Some basic settings used:
- Centered at (0,0)
- Radius of 100
- Starting at the 3-o'clock position and sweep the arc clockwise
Steps:
1. Create a circle centered on (0,0) | <circle r="100" cx="0" cy="0" color="lightgray"/> |
---|---|
2. Create path elements | |
i. Use (0,0) as starting point - "M0,0" | <path d="M0,0 L100,0 A100,100 0 1,1 30.90,-95.11 Z" style="color:#ff9900; stroke:black; stroke-width:1"/> |
ii. Take line to the 3-o'clock position - "L100,0" | <path d="M0,0 L100,0 A100,100 0 1,1 30.90,-95.11 Z" style="color:#ff9900; stroke:black; stroke-width:1"/> |
iii. Use "A100,100" for the radii | <path d="M0,0 L100,0 A100,100 0 1,1 30.90,-95.11 Z" style="color:#ff9900; stroke:black; stroke-width:1"/> |
iv. Keep the next part "0" | <path d="M0,0 L100,0 A100,100 0 1,1 30.90,-95.11 Z" style="color:#ff9900; stroke:black; stroke-width:1"/> |
v. Determine how the arc should sweep. Use "1,1" for arcs over 50%, use "0,1" if arc less than 50% | <path d="M0,0 L100,0 A100,100 0 1,1 30.90,-95.11 Z" style="color:#ff9900; stroke:black; stroke-width:1"/> |
vi. Coordinates for the end of the arc ** | <path d="M0,0 L100,0 A100,100 0 1,1 30.90,-95.11 Z" style="color:#ff9900; stroke:black; stroke-width:1"/> |
vii. Use "z" to stop the path | <path d="M0,0 L100,0 A100,100 0 1,1 30.90,-95.11 Z" style="color:#ff9900; stroke:black; stroke-width:1"/> |
viii. Styple the path element as needed | <path d="M0,0 L100,0 A100,100 0 1,1 30.90,-95.11 Z" style="color:#ff9900; stroke:black; stroke-width:1"/> |
3. Move the pie chart to the viewable area and scale up to the desired sized "pie" | <g transform="translate(175, 175), scale(1.5, 1.5)"> |
** The coordinates for the end of the arc is the only part of the <path> element that needs to change.

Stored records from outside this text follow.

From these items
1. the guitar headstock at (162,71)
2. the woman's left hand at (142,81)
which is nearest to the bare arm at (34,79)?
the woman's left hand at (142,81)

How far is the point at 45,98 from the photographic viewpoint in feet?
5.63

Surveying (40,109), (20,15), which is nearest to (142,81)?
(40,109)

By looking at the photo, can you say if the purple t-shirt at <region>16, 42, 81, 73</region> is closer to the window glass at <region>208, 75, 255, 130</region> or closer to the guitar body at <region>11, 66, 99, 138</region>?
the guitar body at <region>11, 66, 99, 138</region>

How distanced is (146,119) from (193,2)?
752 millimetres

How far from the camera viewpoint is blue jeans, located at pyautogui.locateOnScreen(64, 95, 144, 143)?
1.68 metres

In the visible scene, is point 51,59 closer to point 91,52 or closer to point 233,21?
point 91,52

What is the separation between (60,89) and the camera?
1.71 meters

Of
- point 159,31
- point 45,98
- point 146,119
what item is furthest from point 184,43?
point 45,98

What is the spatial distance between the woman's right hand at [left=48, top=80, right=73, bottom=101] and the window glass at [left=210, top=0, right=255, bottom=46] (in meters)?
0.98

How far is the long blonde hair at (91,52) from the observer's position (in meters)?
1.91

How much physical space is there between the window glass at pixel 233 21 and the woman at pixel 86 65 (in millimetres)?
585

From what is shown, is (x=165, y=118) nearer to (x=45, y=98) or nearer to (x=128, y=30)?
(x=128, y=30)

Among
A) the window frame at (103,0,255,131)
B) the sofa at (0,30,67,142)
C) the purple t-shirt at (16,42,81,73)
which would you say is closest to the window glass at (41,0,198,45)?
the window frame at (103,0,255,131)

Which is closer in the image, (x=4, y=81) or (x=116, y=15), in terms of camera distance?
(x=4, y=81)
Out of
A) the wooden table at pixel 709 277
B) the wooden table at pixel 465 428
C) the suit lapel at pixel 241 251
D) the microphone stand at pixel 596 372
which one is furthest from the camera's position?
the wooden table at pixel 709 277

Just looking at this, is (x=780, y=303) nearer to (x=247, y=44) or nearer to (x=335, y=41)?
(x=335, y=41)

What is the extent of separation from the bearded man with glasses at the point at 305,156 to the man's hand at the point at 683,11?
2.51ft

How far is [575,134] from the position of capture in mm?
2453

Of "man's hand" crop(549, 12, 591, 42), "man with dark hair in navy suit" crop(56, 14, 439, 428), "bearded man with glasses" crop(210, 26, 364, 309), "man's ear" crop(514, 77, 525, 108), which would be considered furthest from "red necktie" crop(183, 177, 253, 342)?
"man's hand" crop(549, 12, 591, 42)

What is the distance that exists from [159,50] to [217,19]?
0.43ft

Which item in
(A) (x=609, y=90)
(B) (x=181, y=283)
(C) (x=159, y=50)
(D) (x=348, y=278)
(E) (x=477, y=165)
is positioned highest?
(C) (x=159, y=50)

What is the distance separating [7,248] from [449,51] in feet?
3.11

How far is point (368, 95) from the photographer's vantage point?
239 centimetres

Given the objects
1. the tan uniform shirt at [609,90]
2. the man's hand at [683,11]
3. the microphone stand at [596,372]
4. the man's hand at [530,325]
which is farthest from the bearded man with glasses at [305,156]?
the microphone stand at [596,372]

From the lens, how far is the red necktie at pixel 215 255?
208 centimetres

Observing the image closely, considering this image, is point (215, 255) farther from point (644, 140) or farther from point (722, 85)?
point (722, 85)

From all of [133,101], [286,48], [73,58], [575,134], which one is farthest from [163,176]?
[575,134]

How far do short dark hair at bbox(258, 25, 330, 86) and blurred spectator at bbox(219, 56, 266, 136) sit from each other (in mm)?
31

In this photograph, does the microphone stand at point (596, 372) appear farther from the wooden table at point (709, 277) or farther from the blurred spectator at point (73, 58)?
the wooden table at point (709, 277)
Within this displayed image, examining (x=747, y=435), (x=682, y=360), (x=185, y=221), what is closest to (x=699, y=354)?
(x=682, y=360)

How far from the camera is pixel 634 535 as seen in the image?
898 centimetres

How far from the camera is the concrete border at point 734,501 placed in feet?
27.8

To calculate the coordinates, it might be beneficial to read "The Maths" section of the Pie Are Square - Charting with SVG article. The basic steps are as follows:
- Determine the percentage of pie. Note that in this method, progressively smaller pieces are laid on top of each other. So percentage is the sum of all categories minus 1 category, then minus 2, etc. For example, if creating a pie chart with 5 categories of 20% each, there should be 1 <circle> and 4 <path> elements. The first path takes 80% of pie, next takes 60% etc.
- Determine angle using radian. Percentage from step 1 times 2 pi. For example, at 80%, it is (0.80 * 2 * pi).
- Determine x-coordinate using cos(angle in radian). Using same example of 80%, it is cos(5.0265). Then multiply by radius. This is why using radius = 100 is simple.
- Determine y-coordinate using sin(angle in radian). Using same example of 80%, it is sin(5.0265). Again, multiply by radius.